Eli Lilly & Co. said it will pay about $1.4 billion to acquire Point Biopharma Global Inc. to gain radiation therapies in development for illnesses such as prostate cancer.
(Bloomberg) — Eli Lilly & Co. said it will pay about $1.4 billion to acquire Point Biopharma Global Inc. to gain radiation therapies in development for illnesses such as prostate cancer.
Lilly will pay $12.50 a share in cash, according to a statement Tuesday from the two Indianapolis-based companies, 87% higher than Point’s closing price on Monday. Point jumped 84% at the New York market open, its biggest gain since the shares began trading in July 2020. Lilly fell 1.7%.
While Lilly’s market value has been climbing on the sales potential of its drugs for weight loss and Alzheimer’s disease, the company has also been working to establish more of a presence in cancer treatment, starting with the purchase of Loxo Oncology in 2019 for about $7 billion. Cancer is one of the most lucrative and enduring opportunities for big drugmakers, with global sales of oncology therapies reaching almost $200 billion in 2022.

**WHAT TO PRODUCE:**
From the article on Lilly's deal for Point Biopharma, extract the passage between "Lilly will pay" and "billion in 2022.", inclusive.

(Spatial grounding data)

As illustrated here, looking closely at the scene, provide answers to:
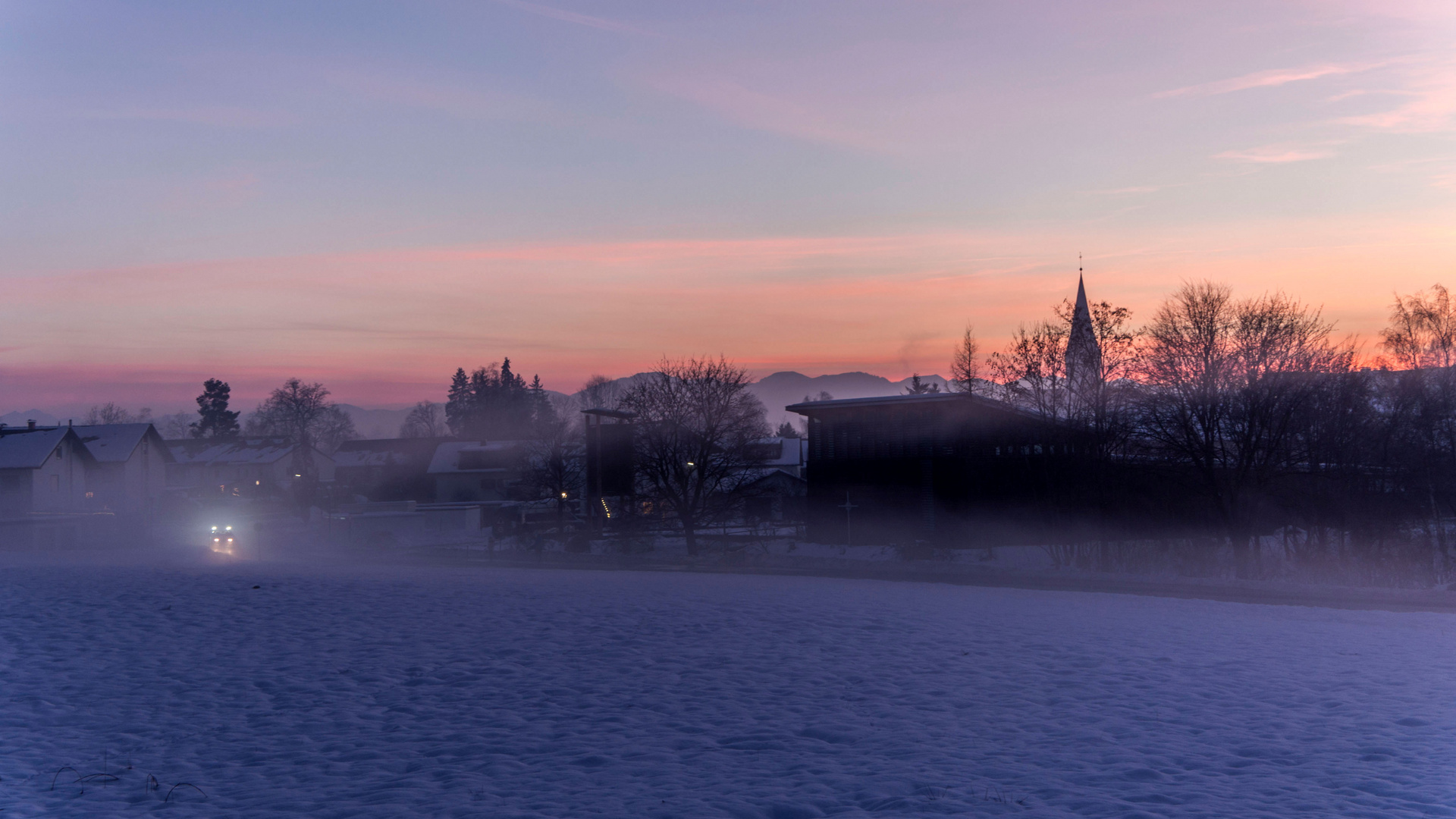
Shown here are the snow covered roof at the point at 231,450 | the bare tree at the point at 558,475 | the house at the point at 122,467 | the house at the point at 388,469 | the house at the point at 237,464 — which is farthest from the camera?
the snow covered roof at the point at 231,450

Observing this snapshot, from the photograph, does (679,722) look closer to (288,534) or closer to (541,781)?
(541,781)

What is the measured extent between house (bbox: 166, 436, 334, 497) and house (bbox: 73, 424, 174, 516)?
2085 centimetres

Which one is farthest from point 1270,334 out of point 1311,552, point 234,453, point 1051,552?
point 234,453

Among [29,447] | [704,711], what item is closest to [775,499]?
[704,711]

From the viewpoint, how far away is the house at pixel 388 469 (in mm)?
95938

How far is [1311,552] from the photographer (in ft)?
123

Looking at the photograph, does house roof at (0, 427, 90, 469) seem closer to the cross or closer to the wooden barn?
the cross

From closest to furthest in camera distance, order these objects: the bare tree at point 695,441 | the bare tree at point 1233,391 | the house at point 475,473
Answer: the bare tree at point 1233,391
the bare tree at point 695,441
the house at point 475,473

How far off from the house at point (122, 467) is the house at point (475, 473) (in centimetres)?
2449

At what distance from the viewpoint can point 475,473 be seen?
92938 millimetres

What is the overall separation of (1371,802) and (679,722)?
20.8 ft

**RESULT OF THE EXERCISE:**
Lilly will pay $12.50 a share in cash, according to a statement Tuesday from the two Indianapolis-based companies, 87% higher than Point’s closing price on Monday. Point jumped 84% at the New York market open, its biggest gain since the shares began trading in July 2020. Lilly fell 1.7%.
While Lilly’s market value has been climbing on the sales potential of its drugs for weight loss and Alzheimer’s disease, the company has also been working to establish more of a presence in cancer treatment, starting with the purchase of Loxo Oncology in 2019 for about $7 billion. Cancer is one of the most lucrative and enduring opportunities for big drugmakers, with global sales of oncology therapies reaching almost $200 billion in 2022.